**Passage for review:**

--- START ---

# Social Groups



## spaekle (May 10, 2009)

So, a while back there was a thread where it was mentioned that Social Groups are not moderated at all. This shows. Very, very much. There are at least five groups about spriting, several that serve as RP lounges (isn't there a forum for those?), quite a few that seem to be nothing more than "this particular group of people comes here to spam without consequence", and still more that don't seem to have a point at all and would probably be locked if they were threads in the Clubs forum. 

Now, admittedly I don't have many very good suggestions as to what to do myself. This probably revives the clubs forum vs. social groups thing and the redundancy of having both; I _do_ think that having both is, well, redundant. If there's no one willing to take control of social groups/ no one really even cares about them, _I_ wouldn't particularly care if they were just disabled - the activity there seems minimal compared to the Clubs forum anyway. I do think that the Social Groups feature is a neat one that could be very useful if utilized properly, but we _did_ already have the Clubs forum before Social Groups came along, and said forum _is_ what more people seem to prefer.

So, yeah. I'm wanting other people's opinions on this. This wasn't really intended to be obnoxious and whiny, but if it comes across as being that way I'm sorry. :[ Nothing's really up to me anyway.


----------



## Abwayax (May 10, 2009)

Both _seem_ to serve the same purpose; however, with the Clubs forum, you can't really control who posts in your thread; the Social Cliques feature, however, lets you control very precisely who posts in or even _views_ discussions in your group. Thus, those scheming elitists/atheists/communists/Arylettopians can keep prying eyes away from their spam important discussions.


----------



## spaekle (May 10, 2009)

This is true. They serve the same basic purpose of giving people who share a particular interest a place to have discussion about said interest, only one has more sparkly features and privacy options. 

I don't think private groups is really a bad thing in itself, but I can see it being slightly abused in some situations ("let's make a private group so we can post stupid random crap and no one can see"). But again, that probably wouldn't be an issue if Social Groups were being moderated by someone.


----------



## surskitty (May 10, 2009)

Number 100 said:


> Both _seem_ to serve the same purpose; however, with the Clubs forum, you can't really control who posts in your thread


You can ask for threadmin, though!  Then you sort of get control.

--- END ---

In the Social Groups thread, what does surskitty say a Clubs forum user can ask for to gain some control over a thread? Answer using only the Social Groups thread.

**Dataset extract:**
--- START ---

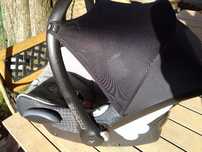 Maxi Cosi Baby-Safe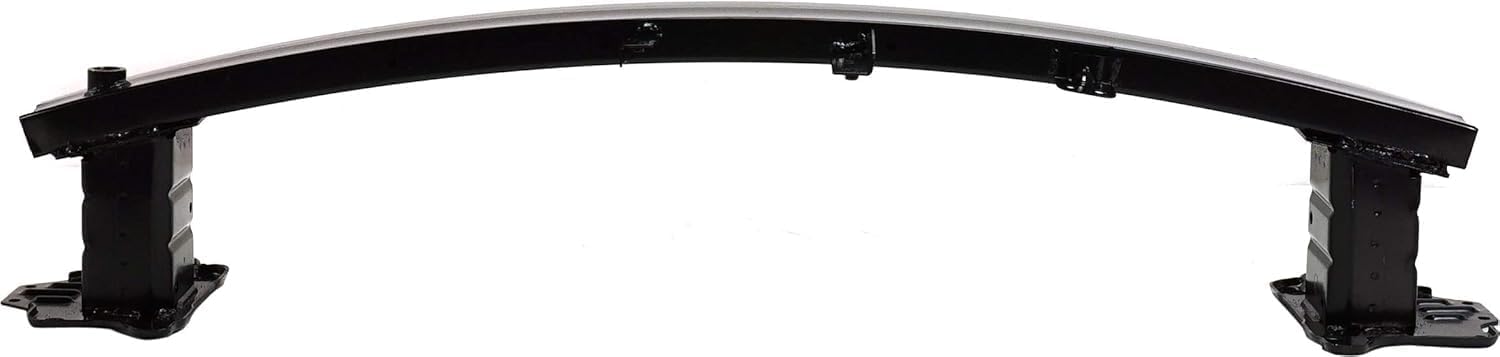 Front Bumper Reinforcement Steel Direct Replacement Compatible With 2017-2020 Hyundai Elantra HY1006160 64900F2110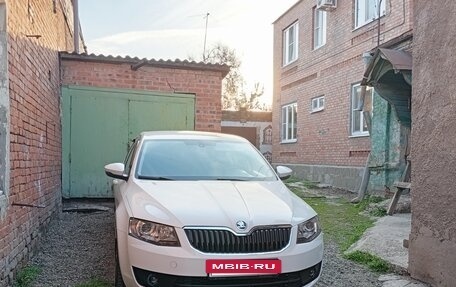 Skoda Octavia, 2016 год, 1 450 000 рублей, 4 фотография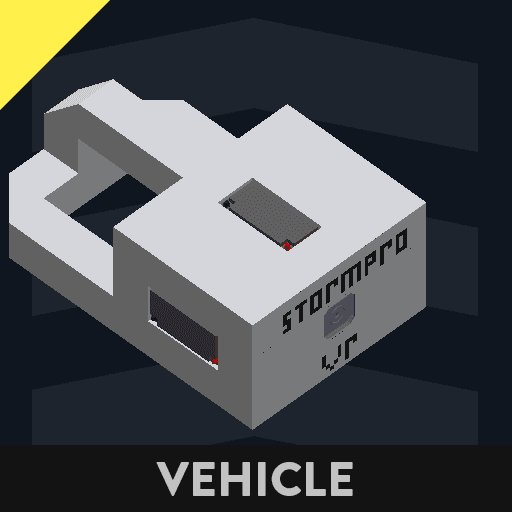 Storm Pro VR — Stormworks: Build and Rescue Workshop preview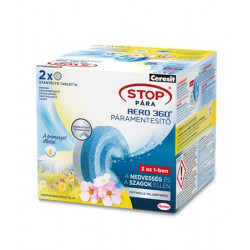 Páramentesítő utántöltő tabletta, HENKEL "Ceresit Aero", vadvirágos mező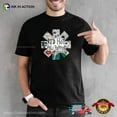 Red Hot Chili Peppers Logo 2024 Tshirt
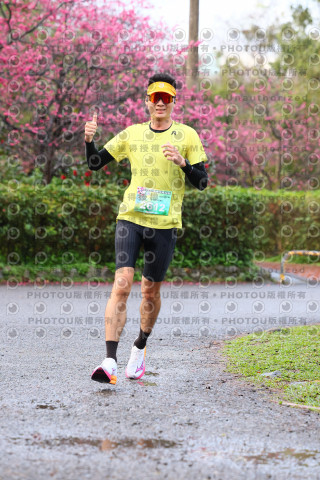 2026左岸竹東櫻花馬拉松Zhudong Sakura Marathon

--- END ---
--- START ---

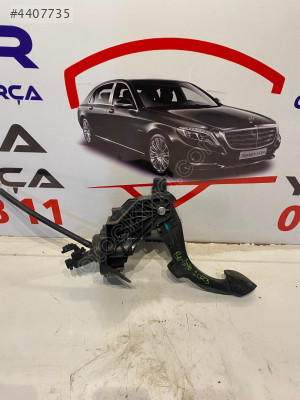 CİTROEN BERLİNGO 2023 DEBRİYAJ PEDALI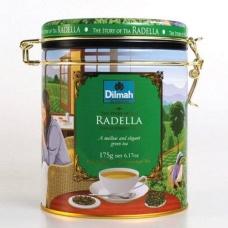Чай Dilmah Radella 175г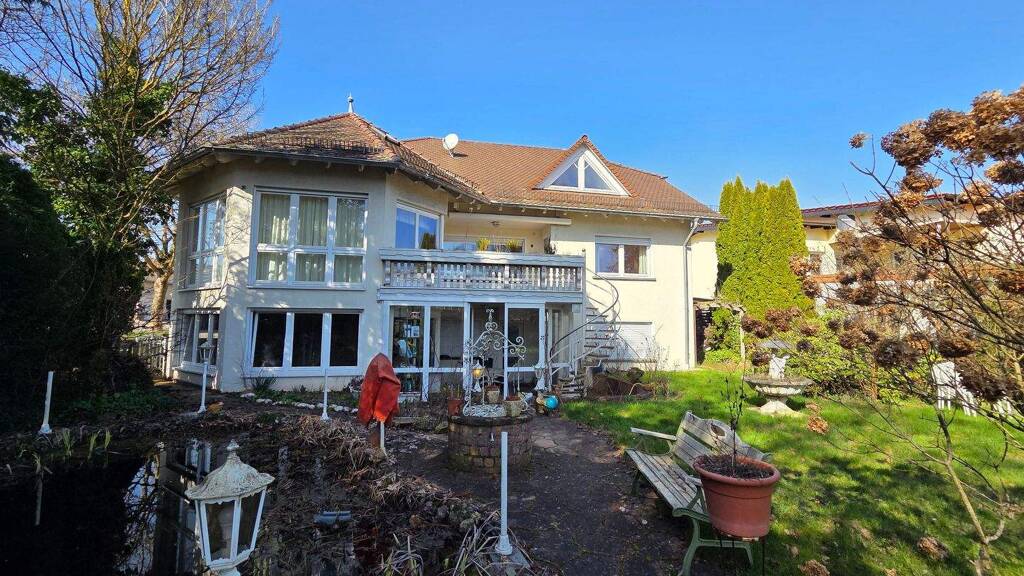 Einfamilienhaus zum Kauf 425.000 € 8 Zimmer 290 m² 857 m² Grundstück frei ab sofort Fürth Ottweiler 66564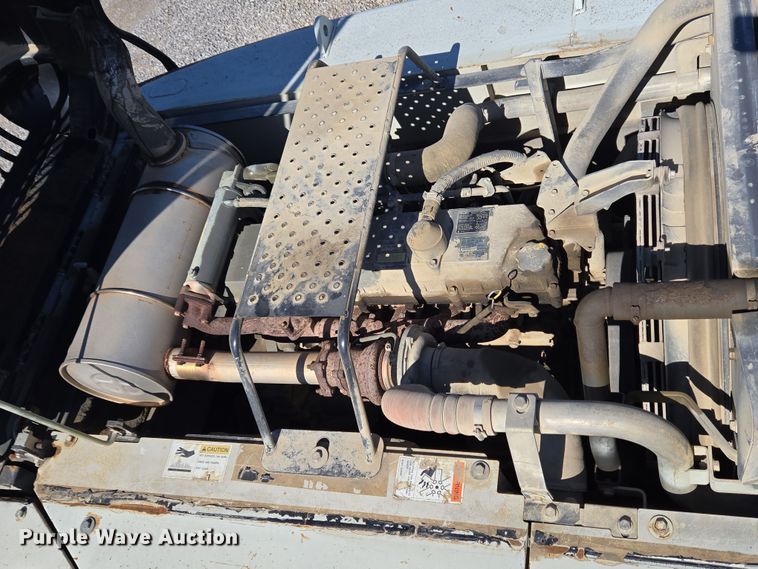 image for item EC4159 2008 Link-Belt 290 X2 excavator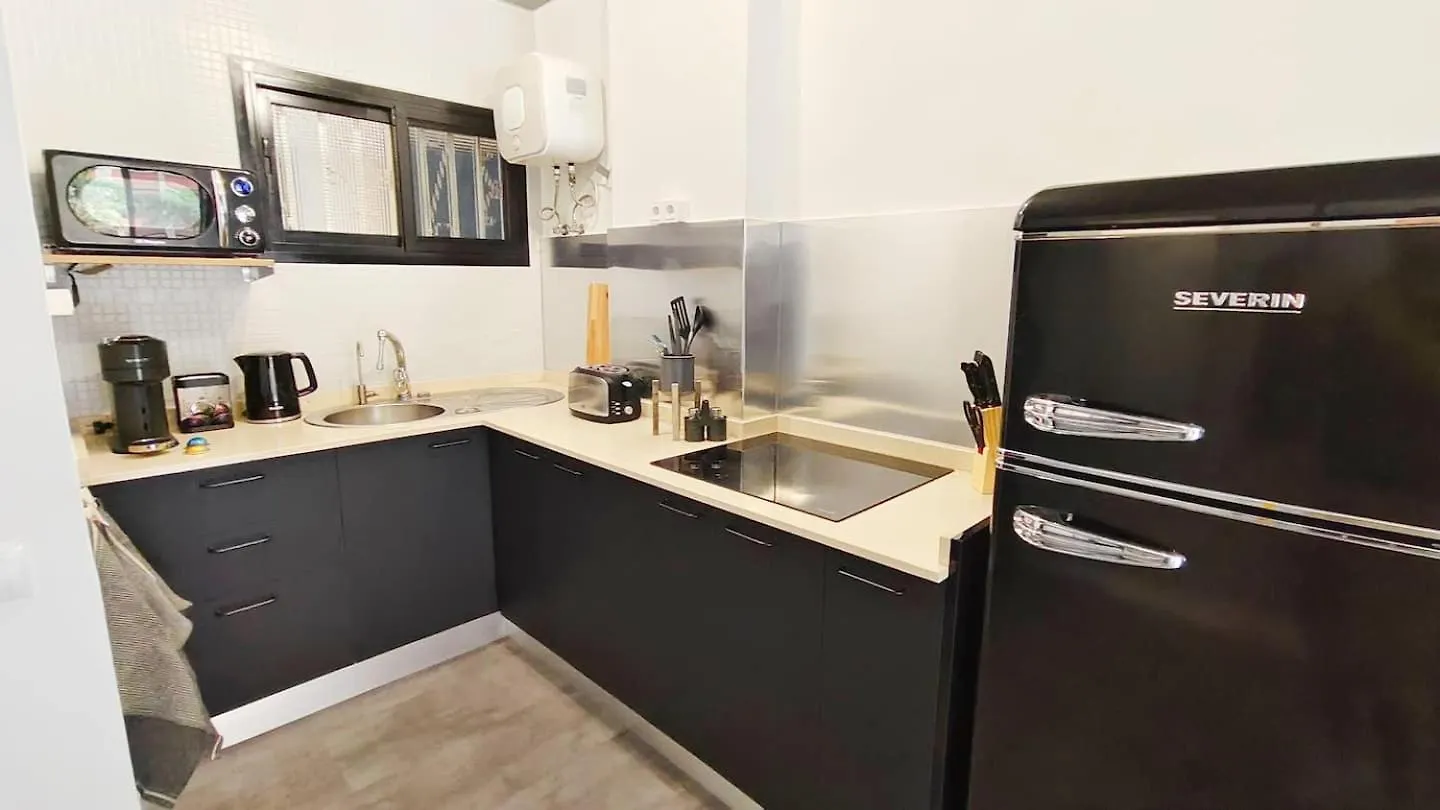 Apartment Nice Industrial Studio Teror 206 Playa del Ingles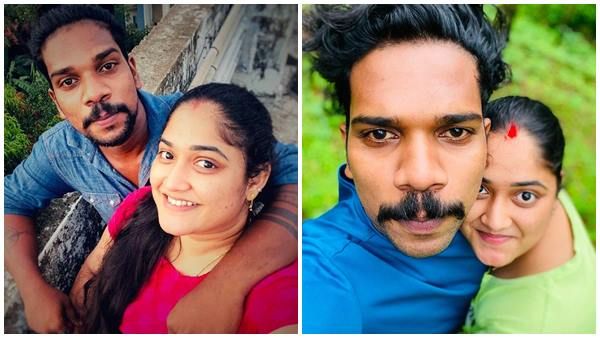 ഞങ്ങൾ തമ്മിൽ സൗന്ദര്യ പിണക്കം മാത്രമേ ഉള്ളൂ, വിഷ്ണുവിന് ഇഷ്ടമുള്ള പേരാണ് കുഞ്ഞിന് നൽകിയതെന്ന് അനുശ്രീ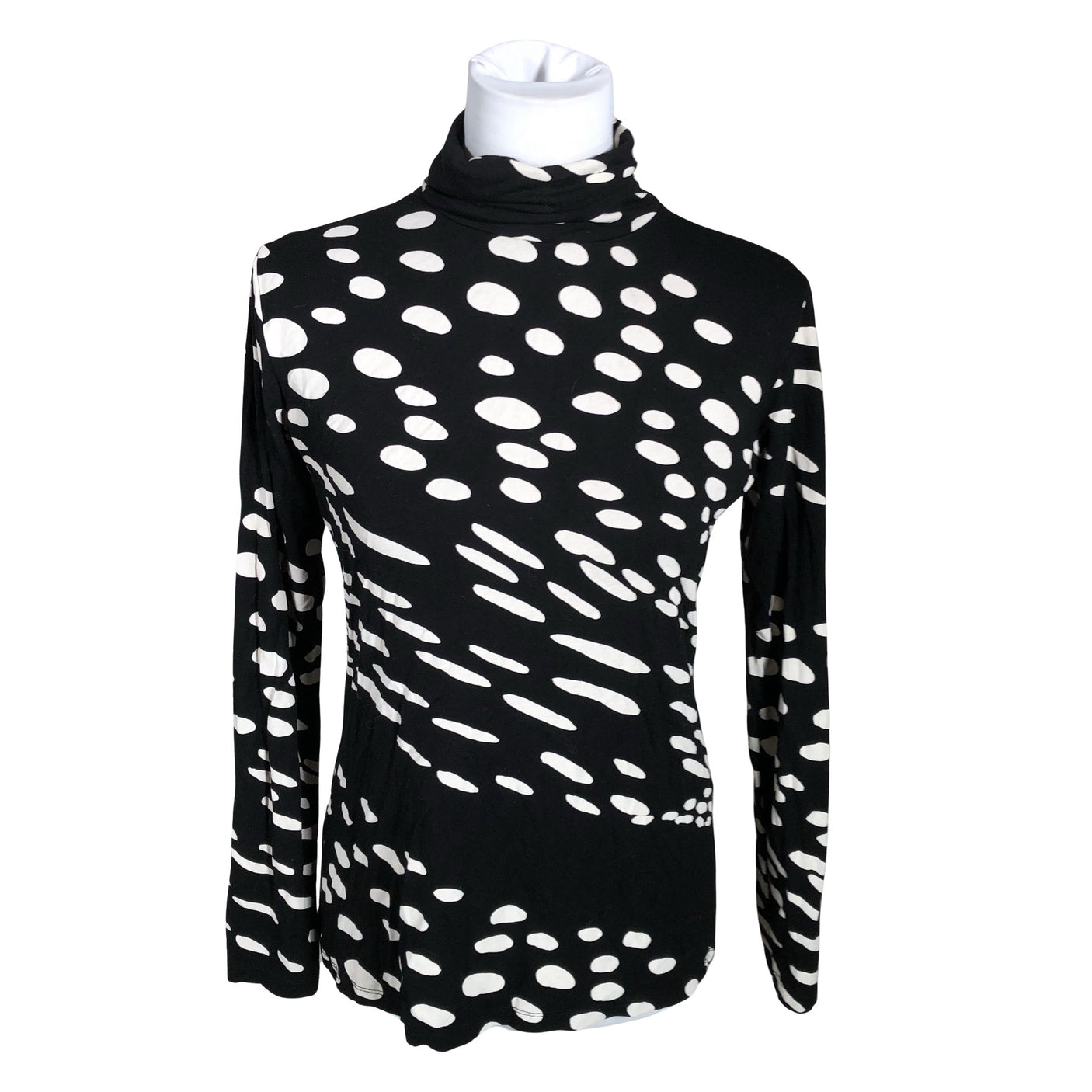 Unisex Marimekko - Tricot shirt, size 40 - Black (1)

--- END ---

**Answer to this task:** Threadmin.